- To do -
Every line of the data below should be printed exactly. Nothing may be dropped.

++++++++++++++++++++

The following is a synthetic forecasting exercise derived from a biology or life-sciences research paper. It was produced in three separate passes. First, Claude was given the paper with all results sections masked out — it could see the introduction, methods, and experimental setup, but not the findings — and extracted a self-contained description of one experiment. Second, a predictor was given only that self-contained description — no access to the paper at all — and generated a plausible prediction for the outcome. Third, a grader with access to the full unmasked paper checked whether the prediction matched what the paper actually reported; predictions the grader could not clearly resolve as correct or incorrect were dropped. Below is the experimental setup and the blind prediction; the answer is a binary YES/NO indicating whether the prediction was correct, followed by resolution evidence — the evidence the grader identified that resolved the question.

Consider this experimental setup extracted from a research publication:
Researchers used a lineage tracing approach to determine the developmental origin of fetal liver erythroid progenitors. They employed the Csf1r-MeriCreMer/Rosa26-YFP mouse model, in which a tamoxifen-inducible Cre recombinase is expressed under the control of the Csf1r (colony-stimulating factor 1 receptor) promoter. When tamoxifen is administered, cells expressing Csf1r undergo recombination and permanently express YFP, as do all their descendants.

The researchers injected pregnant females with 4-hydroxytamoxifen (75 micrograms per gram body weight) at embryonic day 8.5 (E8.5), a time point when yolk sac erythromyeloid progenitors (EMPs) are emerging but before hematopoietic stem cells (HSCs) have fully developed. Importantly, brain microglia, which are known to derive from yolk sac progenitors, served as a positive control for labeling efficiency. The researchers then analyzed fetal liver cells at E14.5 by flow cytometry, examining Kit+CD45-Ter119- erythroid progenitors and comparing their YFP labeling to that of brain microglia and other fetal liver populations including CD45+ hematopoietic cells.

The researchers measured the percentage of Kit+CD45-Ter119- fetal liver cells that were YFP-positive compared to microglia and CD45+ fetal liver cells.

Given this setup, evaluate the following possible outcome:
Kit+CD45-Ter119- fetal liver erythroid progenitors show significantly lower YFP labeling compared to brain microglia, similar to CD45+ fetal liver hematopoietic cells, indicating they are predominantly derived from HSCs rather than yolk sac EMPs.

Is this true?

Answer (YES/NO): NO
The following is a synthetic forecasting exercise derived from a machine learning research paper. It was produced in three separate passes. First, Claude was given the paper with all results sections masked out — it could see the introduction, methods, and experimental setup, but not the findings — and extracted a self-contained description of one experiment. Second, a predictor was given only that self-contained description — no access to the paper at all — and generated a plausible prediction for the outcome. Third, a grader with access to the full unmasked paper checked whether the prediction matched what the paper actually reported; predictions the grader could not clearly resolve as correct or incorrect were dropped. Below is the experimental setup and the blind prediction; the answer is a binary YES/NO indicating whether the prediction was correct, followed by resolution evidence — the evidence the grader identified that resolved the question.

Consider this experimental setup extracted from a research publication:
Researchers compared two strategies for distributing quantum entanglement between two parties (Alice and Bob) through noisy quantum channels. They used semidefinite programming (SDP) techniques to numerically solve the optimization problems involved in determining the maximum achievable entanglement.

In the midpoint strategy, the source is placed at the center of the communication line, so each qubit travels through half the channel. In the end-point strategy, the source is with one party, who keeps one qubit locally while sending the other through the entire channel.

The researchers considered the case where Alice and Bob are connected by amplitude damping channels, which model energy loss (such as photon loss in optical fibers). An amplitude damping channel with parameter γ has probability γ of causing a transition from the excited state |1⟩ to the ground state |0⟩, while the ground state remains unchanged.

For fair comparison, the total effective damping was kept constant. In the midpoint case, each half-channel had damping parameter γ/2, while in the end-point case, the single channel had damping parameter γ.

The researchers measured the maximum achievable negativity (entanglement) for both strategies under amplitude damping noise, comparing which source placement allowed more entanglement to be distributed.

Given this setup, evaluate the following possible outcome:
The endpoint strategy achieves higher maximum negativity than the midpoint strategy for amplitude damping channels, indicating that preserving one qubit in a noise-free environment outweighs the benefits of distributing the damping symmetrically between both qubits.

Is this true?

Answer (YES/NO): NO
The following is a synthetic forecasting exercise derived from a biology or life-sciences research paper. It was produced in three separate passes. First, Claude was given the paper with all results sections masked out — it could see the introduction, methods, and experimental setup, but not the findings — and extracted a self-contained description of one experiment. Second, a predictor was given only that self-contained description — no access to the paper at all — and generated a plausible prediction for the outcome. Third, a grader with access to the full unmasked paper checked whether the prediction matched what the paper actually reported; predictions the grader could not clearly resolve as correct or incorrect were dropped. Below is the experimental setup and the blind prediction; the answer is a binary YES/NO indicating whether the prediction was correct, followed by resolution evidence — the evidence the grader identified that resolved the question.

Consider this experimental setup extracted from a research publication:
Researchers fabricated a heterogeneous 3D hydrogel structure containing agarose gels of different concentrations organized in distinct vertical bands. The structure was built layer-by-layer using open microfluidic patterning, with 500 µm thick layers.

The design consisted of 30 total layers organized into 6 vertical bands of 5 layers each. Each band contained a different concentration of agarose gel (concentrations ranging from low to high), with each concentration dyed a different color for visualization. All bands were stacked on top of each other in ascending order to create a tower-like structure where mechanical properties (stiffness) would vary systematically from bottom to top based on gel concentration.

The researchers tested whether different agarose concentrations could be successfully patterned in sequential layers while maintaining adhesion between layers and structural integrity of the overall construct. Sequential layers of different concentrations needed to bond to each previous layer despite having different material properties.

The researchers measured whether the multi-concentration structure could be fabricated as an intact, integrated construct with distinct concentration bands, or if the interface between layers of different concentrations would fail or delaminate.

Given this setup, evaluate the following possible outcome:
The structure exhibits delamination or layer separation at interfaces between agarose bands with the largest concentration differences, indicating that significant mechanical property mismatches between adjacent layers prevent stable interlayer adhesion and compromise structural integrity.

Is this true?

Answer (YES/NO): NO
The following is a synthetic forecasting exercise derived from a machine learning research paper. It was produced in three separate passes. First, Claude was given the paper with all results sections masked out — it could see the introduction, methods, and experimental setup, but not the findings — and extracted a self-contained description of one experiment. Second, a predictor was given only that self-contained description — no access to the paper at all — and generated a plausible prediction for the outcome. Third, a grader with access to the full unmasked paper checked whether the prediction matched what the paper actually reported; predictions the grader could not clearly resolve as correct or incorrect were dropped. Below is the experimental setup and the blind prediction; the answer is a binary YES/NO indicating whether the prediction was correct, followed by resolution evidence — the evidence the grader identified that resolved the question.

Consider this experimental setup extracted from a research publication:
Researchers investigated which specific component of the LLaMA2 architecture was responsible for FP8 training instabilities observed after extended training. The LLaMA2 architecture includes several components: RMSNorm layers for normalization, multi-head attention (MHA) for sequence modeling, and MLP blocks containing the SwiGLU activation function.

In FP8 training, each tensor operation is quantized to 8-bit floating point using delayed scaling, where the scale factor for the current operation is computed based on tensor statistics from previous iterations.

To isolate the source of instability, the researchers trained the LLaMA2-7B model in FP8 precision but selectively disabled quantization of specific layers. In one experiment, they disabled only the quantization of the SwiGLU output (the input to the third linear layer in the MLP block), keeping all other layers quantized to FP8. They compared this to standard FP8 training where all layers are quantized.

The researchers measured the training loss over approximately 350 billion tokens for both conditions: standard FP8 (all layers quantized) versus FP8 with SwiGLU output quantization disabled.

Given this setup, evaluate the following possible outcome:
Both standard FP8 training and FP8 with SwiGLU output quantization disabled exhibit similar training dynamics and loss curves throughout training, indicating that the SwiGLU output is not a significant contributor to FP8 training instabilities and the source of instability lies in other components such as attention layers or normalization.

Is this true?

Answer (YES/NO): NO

++++++++++++++++++++

- Reply -
The following is a synthetic forecasting exercise derived from a biology or life-sciences research paper. It was produced in three separate passes. First, Claude was given the paper with all results sections masked out — it could see the introduction, methods, and experimental setup, but not the findings — and extracted a self-contained description of one experiment. Second, a predictor was given only that self-contained description — no access to the paper at all — and generated a plausible prediction for the outcome. Third, a grader with access to the full unmasked paper checked whether the prediction matched what the paper actually reported; predictions the grader could not clearly resolve as correct or incorrect were dropped. Below is the experimental setup and the blind prediction; the answer is a binary YES/NO indicating whether the prediction was correct, followed by resolution evidence — the evidence the grader identified that resolved the question.

Consider this experimental setup extracted from a research publication:
Researchers used a lineage tracing approach to determine the developmental origin of fetal liver erythroid progenitors. They employed the Csf1r-MeriCreMer/Rosa26-YFP mouse model, in which a tamoxifen-inducible Cre recombinase is expressed under the control of the Csf1r (colony-stimulating factor 1 receptor) promoter. When tamoxifen is administered, cells expressing Csf1r undergo recombination and permanently express YFP, as do all their descendants.

The researchers injected pregnant females with 4-hydroxytamoxifen (75 micrograms per gram body weight) at embryonic day 8.5 (E8.5), a time point when yolk sac erythromyeloid progenitors (EMPs) are emerging but before hematopoietic stem cells (HSCs) have fully developed. Importantly, brain microglia, which are known to derive from yolk sac progenitors, served as a positive control for labeling efficiency. The researchers then analyzed fetal liver cells at E14.5 by flow cytometry, examining Kit+CD45-Ter119- erythroid progenitors and comparing their YFP labeling to that of brain microglia and other fetal liver populations including CD45+ hematopoietic cells.

The researchers measured the percentage of Kit+CD45-Ter119- fetal liver cells that were YFP-positive compared to microglia and CD45+ fetal liver cells.

Given this setup, evaluate the following possible outcome:
Kit+CD45-Ter119- fetal liver erythroid progenitors show significantly lower YFP labeling compared to brain microglia, similar to CD45+ fetal liver hematopoietic cells, indicating they are predominantly derived from HSCs rather than yolk sac EMPs.

Is this true?

Answer (YES/NO): NO
The following is a synthetic forecasting exercise derived from a machine learning research paper. It was produced in three separate passes. First, Claude was given the paper with all results sections masked out — it could see the introduction, methods, and experimental setup, but not the findings — and extracted a self-contained description of one experiment. Second, a predictor was given only that self-contained description — no access to the paper at all — and generated a plausible prediction for the outcome. Third, a grader with access to the full unmasked paper checked whether the prediction matched what the paper actually reported; predictions the grader could not clearly resolve as correct or incorrect were dropped. Below is the experimental setup and the blind prediction; the answer is a binary YES/NO indicating whether the prediction was correct, followed by resolution evidence — the evidence the grader identified that resolved the question.

Consider this experimental setup extracted from a research publication:
Researchers compared two strategies for distributing quantum entanglement between two parties (Alice and Bob) through noisy quantum channels. They used semidefinite programming (SDP) techniques to numerically solve the optimization problems involved in determining the maximum achievable entanglement.

In the midpoint strategy, the source is placed at the center of the communication line, so each qubit travels through half the channel. In the end-point strategy, the source is with one party, who keeps one qubit locally while sending the other through the entire channel.

The researchers considered the case where Alice and Bob are connected by amplitude damping channels, which model energy loss (such as photon loss in optical fibers). An amplitude damping channel with parameter γ has probability γ of causing a transition from the excited state |1⟩ to the ground state |0⟩, while the ground state remains unchanged.

For fair comparison, the total effective damping was kept constant. In the midpoint case, each half-channel had damping parameter γ/2, while in the end-point case, the single channel had damping parameter γ.

The researchers measured the maximum achievable negativity (entanglement) for both strategies under amplitude damping noise, comparing which source placement allowed more entanglement to be distributed.

Given this setup, evaluate the following possible outcome:
The endpoint strategy achieves higher maximum negativity than the midpoint strategy for amplitude damping channels, indicating that preserving one qubit in a noise-free environment outweighs the benefits of distributing the damping symmetrically between both qubits.

Is this true?

Answer (YES/NO): NO
The following is a synthetic forecasting exercise derived from a biology or life-sciences research paper. It was produced in three separate passes. First, Claude was given the paper with all results sections masked out — it could see the introduction, methods, and experimental setup, but not the findings — and extracted a self-contained description of one experiment. Second, a predictor was given only that self-contained description — no access to the paper at all — and generated a plausible prediction for the outcome. Third, a grader with access to the full unmasked paper checked whether the prediction matched what the paper actually reported; predictions the grader could not clearly resolve as correct or incorrect were dropped. Below is the experimental setup and the blind prediction; the answer is a binary YES/NO indicating whether the prediction was correct, followed by resolution evidence — the evidence the grader identified that resolved the question.

Consider this experimental setup extracted from a research publication:
Researchers fabricated a heterogeneous 3D hydrogel structure containing agarose gels of different concentrations organized in distinct vertical bands. The structure was built layer-by-layer using open microfluidic patterning, with 500 µm thick layers.

The design consisted of 30 total layers organized into 6 vertical bands of 5 layers each. Each band contained a different concentration of agarose gel (concentrations ranging from low to high), with each concentration dyed a different color for visualization. All bands were stacked on top of each other in ascending order to create a tower-like structure where mechanical properties (stiffness) would vary systematically from bottom to top based on gel concentration.

The researchers tested whether different agarose concentrations could be successfully patterned in sequential layers while maintaining adhesion between layers and structural integrity of the overall construct. Sequential layers of different concentrations needed to bond to each previous layer despite having different material properties.

The researchers measured whether the multi-concentration structure could be fabricated as an intact, integrated construct with distinct concentration bands, or if the interface between layers of different concentrations would fail or delaminate.

Given this setup, evaluate the following possible outcome:
The structure exhibits delamination or layer separation at interfaces between agarose bands with the largest concentration differences, indicating that significant mechanical property mismatches between adjacent layers prevent stable interlayer adhesion and compromise structural integrity.

Is this true?

Answer (YES/NO): NO
The following is a synthetic forecasting exercise derived from a machine learning research paper. It was produced in three separate passes. First, Claude was given the paper with all results sections masked out — it could see the introduction, methods, and experimental setup, but not the findings — and extracted a self-contained description of one experiment. Second, a predictor was given only that self-contained description — no access to the paper at all — and generated a plausible prediction for the outcome. Third, a grader with access to the full unmasked paper checked whether the prediction matched what the paper actually reported; predictions the grader could not clearly resolve as correct or incorrect were dropped. Below is the experimental setup and the blind prediction; the answer is a binary YES/NO indicating whether the prediction was correct, followed by resolution evidence — the evidence the grader identified that resolved the question.

Consider this experimental setup extracted from a research publication:
Researchers investigated which specific component of the LLaMA2 architecture was responsible for FP8 training instabilities observed after extended training. The LLaMA2 architecture includes several components: RMSNorm layers for normalization, multi-head attention (MHA) for sequence modeling, and MLP blocks containing the SwiGLU activation function.

In FP8 training, each tensor operation is quantized to 8-bit floating point using delayed scaling, where the scale factor for the current operation is computed based on tensor statistics from previous iterations.

To isolate the source of instability, the researchers trained the LLaMA2-7B model in FP8 precision but selectively disabled quantization of specific layers. In one experiment, they disabled only the quantization of the SwiGLU output (the input to the third linear layer in the MLP block), keeping all other layers quantized to FP8. They compared this to standard FP8 training where all layers are quantized.

The researchers measured the training loss over approximately 350 billion tokens for both conditions: standard FP8 (all layers quantized) versus FP8 with SwiGLU output quantization disabled.

Given this setup, evaluate the following possible outcome:
Both standard FP8 training and FP8 with SwiGLU output quantization disabled exhibit similar training dynamics and loss curves throughout training, indicating that the SwiGLU output is not a significant contributor to FP8 training instabilities and the source of instability lies in other components such as attention layers or normalization.

Is this true?

Answer (YES/NO): NO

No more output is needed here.